• [Given problem]:
Exactly the lines from the one containing "Tell me which" through the end of the data below are to be reproduced, and nothing besides them.

** START OF Dataset records **

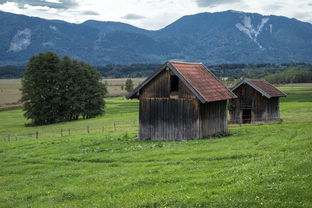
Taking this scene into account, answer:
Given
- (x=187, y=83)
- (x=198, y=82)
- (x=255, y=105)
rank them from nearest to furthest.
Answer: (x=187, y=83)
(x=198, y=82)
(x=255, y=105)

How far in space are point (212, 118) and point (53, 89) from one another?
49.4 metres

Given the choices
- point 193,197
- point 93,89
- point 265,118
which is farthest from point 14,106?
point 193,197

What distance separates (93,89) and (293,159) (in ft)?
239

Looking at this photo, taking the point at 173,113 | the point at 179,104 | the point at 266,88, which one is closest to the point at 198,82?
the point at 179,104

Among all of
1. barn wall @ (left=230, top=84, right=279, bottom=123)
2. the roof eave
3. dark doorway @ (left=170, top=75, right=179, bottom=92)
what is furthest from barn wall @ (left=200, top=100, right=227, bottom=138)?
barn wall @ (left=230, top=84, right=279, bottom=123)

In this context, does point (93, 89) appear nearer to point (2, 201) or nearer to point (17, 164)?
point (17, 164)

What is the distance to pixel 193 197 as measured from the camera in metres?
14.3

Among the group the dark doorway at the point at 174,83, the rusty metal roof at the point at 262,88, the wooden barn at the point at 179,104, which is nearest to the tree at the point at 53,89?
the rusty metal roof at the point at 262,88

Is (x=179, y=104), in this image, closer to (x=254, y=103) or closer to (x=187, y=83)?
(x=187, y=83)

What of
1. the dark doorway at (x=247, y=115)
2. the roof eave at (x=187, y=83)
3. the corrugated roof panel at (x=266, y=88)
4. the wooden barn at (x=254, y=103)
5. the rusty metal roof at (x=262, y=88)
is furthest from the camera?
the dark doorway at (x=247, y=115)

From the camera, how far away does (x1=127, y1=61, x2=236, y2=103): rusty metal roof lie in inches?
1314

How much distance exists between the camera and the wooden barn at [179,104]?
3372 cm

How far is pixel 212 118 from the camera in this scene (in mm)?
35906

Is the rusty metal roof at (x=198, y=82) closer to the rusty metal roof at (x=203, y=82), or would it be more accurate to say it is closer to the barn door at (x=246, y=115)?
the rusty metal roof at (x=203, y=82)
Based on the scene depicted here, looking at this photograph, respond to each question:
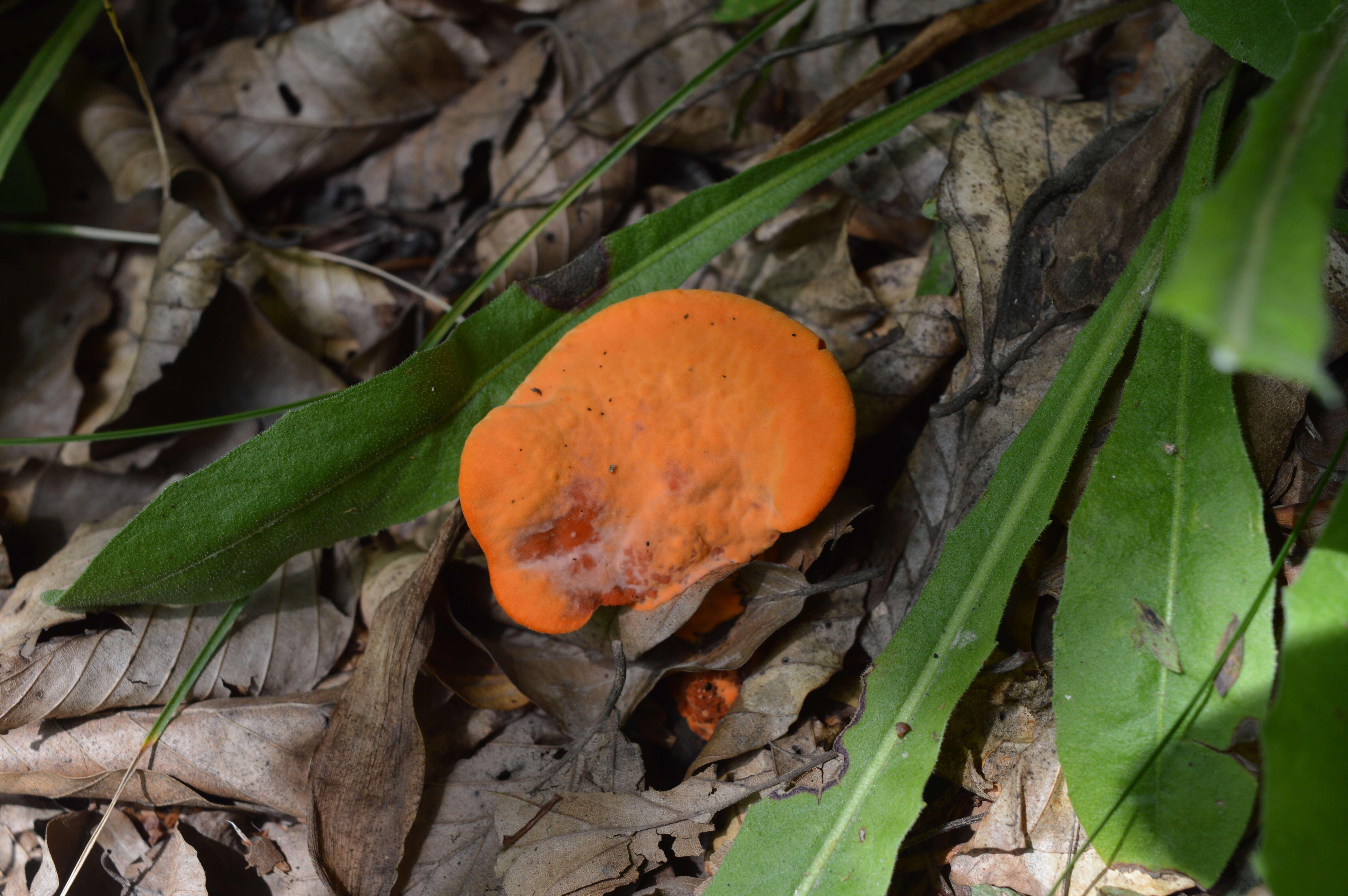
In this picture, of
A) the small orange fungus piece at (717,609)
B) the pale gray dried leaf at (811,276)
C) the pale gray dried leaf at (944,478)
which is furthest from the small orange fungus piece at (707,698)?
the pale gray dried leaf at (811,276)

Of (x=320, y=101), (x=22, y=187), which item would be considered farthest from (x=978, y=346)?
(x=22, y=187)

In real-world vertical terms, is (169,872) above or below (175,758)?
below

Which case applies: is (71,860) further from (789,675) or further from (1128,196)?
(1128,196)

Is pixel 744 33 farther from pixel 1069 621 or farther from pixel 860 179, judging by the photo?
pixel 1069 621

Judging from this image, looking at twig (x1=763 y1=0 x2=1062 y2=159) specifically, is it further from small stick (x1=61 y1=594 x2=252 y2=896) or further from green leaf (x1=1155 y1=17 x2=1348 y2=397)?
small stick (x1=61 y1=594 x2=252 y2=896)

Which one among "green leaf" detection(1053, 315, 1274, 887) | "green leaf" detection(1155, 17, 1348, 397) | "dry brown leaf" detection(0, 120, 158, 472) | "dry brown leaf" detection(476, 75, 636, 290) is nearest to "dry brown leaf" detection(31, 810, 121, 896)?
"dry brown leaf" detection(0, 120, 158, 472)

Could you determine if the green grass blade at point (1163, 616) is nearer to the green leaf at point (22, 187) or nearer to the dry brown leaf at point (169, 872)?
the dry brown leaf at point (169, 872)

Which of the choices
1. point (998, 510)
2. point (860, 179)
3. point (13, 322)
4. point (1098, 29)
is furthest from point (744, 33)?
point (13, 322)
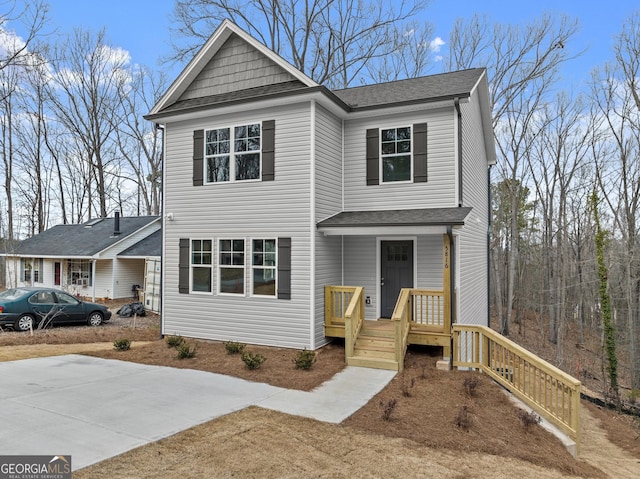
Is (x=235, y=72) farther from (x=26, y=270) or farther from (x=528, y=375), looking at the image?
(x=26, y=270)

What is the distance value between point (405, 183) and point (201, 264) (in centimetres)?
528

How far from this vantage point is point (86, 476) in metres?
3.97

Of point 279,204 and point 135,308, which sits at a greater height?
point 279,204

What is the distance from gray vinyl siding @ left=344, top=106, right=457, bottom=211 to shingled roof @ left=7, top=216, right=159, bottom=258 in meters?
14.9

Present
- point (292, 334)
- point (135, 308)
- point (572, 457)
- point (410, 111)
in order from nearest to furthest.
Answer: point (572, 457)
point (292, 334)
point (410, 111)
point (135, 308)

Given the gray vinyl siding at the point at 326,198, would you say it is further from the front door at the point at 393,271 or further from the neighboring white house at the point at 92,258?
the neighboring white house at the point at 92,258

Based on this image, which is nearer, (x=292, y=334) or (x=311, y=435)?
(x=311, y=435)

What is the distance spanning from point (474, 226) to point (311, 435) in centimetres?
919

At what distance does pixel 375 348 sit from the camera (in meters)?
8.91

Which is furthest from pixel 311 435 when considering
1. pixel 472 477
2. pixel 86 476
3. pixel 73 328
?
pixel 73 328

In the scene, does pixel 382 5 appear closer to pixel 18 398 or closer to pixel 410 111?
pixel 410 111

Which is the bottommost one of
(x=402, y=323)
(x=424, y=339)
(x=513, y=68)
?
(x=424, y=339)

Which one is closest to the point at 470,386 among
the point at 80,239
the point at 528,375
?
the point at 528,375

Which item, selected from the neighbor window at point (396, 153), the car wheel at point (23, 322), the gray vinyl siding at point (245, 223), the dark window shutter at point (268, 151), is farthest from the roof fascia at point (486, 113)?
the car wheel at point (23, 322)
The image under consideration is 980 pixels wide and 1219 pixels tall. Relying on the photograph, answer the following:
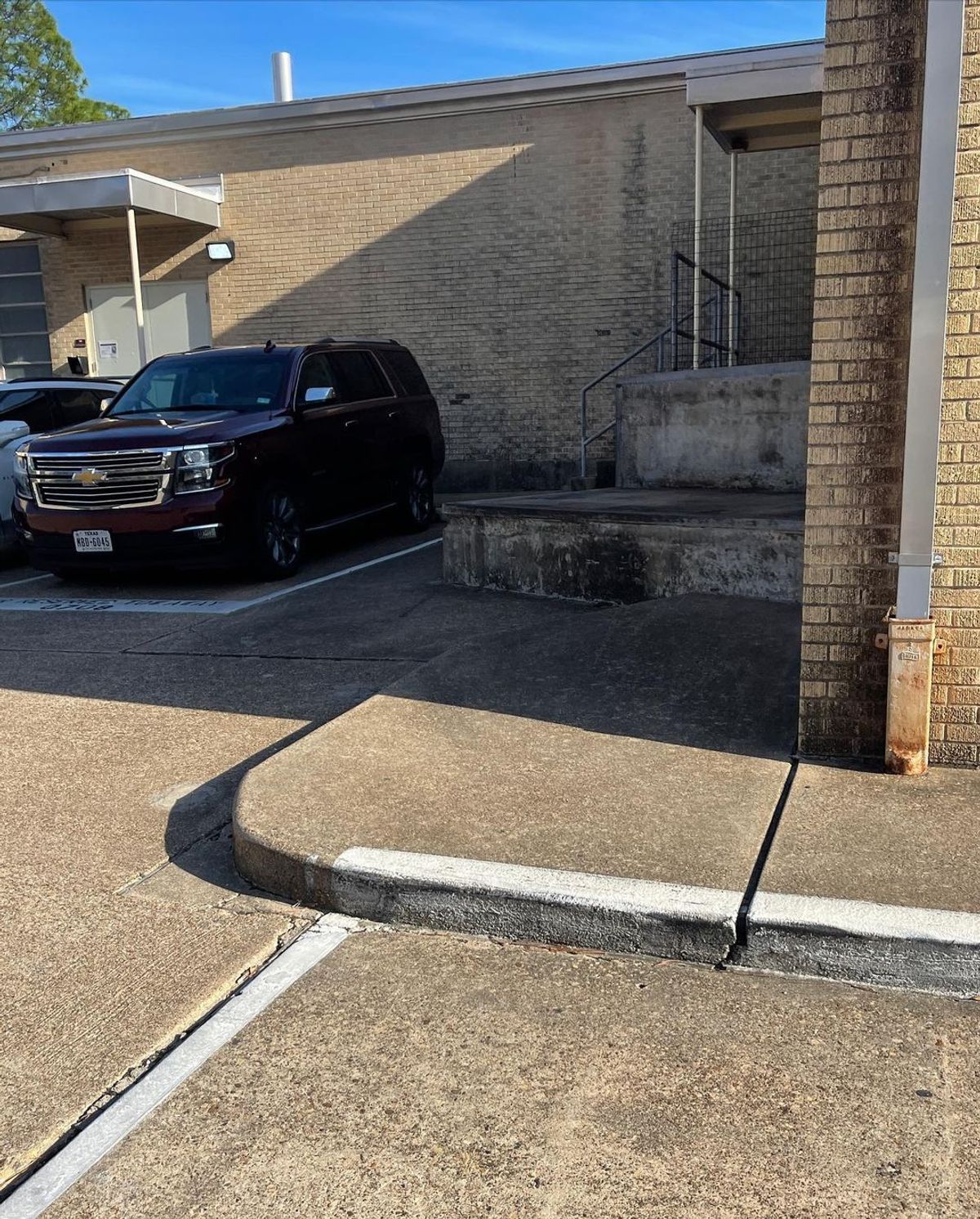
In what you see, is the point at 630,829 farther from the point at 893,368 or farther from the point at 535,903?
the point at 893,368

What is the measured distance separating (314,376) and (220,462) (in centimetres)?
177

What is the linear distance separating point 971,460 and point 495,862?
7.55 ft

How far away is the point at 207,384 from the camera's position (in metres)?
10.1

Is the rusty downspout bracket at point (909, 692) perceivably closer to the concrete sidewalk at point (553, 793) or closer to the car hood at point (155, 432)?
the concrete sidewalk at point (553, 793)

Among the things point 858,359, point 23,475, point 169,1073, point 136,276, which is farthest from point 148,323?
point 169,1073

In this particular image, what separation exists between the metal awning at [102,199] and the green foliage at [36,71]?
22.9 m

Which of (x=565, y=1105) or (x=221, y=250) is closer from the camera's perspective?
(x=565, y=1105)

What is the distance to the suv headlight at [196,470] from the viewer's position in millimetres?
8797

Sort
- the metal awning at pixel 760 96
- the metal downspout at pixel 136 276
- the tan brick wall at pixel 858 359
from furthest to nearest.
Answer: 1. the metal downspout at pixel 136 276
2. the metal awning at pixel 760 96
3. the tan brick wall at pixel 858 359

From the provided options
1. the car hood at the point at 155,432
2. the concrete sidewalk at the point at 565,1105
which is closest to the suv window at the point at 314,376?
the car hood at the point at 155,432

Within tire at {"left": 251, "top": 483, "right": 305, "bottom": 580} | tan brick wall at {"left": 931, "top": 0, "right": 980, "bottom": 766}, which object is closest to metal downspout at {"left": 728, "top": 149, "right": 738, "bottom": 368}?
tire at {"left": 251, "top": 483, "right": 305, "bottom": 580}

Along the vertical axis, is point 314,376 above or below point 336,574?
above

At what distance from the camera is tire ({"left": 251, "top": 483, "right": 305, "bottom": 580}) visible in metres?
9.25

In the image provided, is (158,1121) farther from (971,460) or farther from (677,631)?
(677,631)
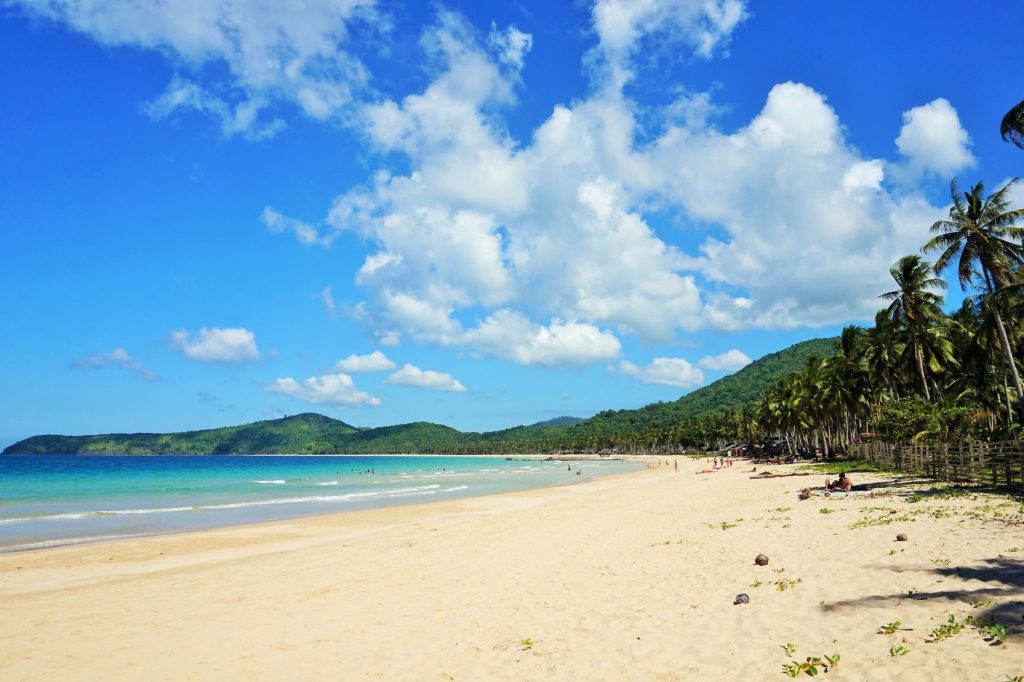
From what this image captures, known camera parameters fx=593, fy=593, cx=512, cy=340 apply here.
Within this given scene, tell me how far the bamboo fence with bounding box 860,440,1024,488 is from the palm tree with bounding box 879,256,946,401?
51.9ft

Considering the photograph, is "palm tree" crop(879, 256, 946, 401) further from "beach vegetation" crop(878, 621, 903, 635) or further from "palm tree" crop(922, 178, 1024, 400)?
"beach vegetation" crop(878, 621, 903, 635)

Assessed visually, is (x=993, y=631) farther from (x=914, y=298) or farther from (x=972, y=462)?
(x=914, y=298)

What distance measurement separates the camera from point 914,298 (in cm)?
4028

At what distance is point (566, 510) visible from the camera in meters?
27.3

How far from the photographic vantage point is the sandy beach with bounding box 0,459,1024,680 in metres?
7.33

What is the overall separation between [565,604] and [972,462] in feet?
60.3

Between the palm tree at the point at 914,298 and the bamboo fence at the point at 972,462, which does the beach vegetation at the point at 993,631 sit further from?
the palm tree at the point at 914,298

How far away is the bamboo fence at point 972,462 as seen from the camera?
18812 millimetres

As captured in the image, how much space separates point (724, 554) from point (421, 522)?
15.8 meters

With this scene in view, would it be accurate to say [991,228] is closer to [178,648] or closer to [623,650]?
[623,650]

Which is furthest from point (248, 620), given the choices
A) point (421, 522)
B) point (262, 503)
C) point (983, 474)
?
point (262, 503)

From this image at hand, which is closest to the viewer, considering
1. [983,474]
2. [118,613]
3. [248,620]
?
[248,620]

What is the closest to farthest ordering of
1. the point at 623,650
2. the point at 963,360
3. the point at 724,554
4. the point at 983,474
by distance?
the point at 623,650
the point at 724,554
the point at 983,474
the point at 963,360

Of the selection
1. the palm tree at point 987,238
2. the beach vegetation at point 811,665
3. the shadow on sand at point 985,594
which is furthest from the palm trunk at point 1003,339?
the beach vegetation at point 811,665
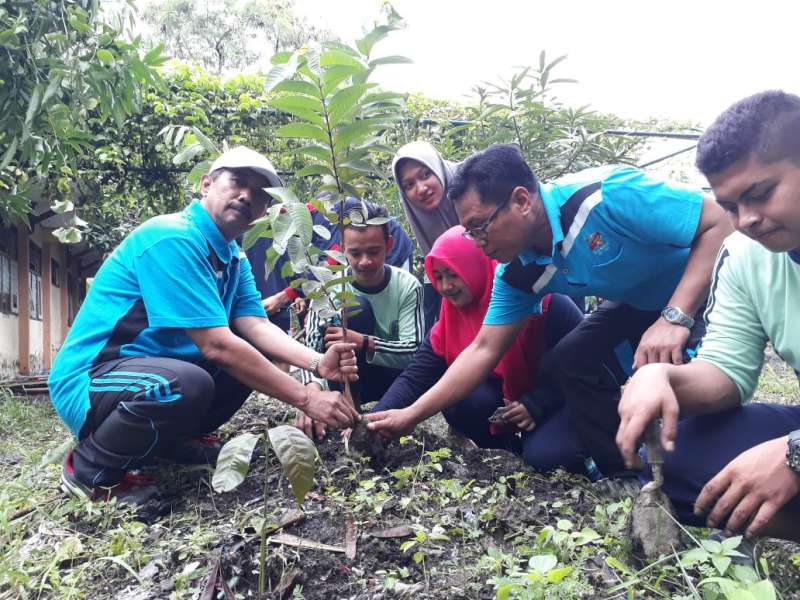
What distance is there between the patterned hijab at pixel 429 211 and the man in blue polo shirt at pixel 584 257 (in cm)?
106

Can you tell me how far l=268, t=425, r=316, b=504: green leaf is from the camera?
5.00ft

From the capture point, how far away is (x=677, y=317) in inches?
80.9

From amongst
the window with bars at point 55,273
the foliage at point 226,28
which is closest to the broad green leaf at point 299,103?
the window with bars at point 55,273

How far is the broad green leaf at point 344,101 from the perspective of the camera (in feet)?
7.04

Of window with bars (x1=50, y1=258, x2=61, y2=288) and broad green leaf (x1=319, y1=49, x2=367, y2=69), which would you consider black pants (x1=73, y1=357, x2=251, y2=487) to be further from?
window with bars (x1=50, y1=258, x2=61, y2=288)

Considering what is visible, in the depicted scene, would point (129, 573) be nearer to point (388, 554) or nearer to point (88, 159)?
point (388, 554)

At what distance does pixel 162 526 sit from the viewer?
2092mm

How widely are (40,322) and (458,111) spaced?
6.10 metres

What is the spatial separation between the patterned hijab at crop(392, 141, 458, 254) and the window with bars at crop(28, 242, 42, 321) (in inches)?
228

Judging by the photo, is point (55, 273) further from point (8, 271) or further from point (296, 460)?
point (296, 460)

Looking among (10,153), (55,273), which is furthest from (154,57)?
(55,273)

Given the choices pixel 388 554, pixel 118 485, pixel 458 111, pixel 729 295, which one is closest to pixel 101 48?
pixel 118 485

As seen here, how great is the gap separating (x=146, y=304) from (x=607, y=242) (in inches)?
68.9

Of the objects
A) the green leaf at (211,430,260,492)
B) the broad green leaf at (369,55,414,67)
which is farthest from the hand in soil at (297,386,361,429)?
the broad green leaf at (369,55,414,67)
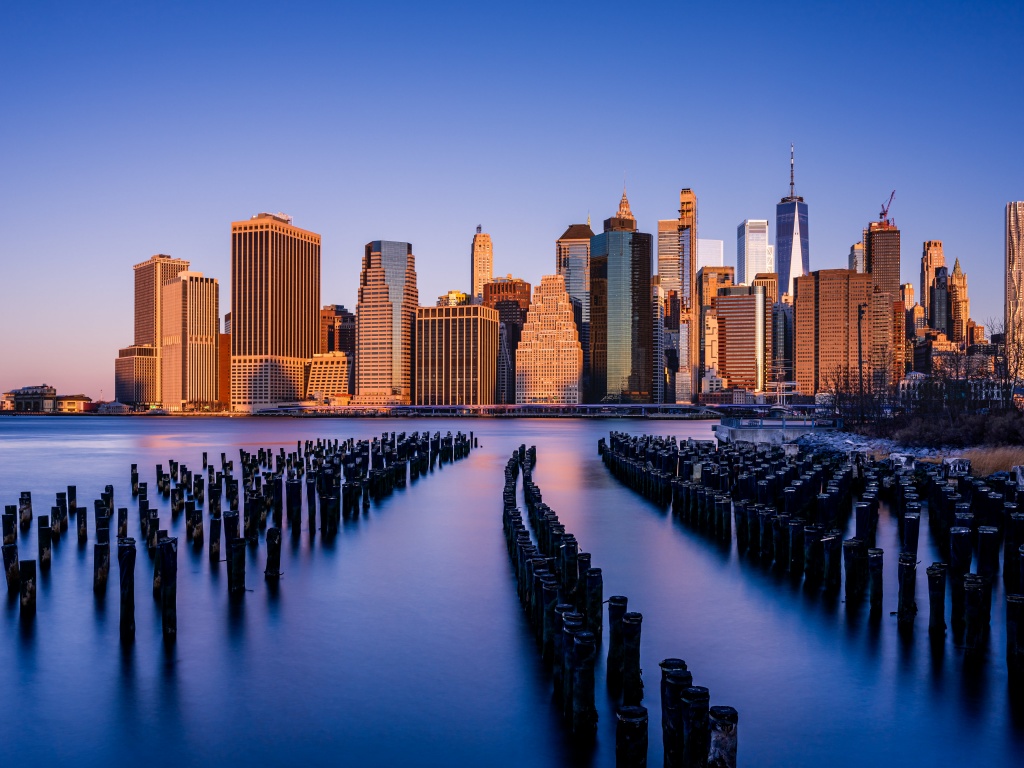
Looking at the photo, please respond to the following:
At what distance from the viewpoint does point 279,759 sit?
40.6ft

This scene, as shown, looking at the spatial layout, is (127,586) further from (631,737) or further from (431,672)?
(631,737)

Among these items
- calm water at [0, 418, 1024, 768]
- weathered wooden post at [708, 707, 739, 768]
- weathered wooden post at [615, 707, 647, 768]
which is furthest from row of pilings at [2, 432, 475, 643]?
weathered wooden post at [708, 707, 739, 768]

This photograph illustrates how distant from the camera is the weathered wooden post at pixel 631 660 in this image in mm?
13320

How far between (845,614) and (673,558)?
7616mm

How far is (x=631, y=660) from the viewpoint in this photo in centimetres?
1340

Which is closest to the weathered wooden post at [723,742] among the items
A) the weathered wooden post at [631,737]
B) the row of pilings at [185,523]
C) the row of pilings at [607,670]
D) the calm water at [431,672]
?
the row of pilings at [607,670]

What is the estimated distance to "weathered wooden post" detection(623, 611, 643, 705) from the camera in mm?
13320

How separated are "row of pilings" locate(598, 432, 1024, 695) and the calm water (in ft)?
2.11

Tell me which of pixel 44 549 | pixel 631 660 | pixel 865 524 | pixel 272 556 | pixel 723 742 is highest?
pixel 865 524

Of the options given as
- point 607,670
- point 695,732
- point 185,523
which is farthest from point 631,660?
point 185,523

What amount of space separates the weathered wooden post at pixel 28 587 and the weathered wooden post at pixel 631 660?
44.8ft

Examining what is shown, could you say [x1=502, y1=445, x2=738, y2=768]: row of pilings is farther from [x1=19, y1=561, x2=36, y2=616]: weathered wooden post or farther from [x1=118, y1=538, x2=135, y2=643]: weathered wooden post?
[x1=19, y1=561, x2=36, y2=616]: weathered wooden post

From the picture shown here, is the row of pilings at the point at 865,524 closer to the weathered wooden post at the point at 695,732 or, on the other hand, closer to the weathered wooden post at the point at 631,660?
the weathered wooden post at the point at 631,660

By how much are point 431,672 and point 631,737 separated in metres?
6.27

** END OF Dataset records **

• [The completed task]:
Tell me which of pixel 44 549 | pixel 631 660 | pixel 865 524 | pixel 272 556 | pixel 723 742 is highest?
pixel 865 524

Of the options given as
- point 607,670
- point 695,732
- point 185,523
which is farthest from point 631,660?
point 185,523

What amount of space separates the weathered wooden post at pixel 28 587 and the weathered wooden post at pixel 631 660?
44.8ft

Examining what is shown, could you say [x1=502, y1=445, x2=738, y2=768]: row of pilings is farther from [x1=19, y1=561, x2=36, y2=616]: weathered wooden post or farther from [x1=118, y1=538, x2=135, y2=643]: weathered wooden post?
[x1=19, y1=561, x2=36, y2=616]: weathered wooden post

From the picture shown here, is the row of pilings at the point at 865,524 closer to the weathered wooden post at the point at 695,732 or, on the other hand, closer to the weathered wooden post at the point at 631,660?
the weathered wooden post at the point at 631,660

By how much are point 431,672 and point 631,737 separated in metres?
6.27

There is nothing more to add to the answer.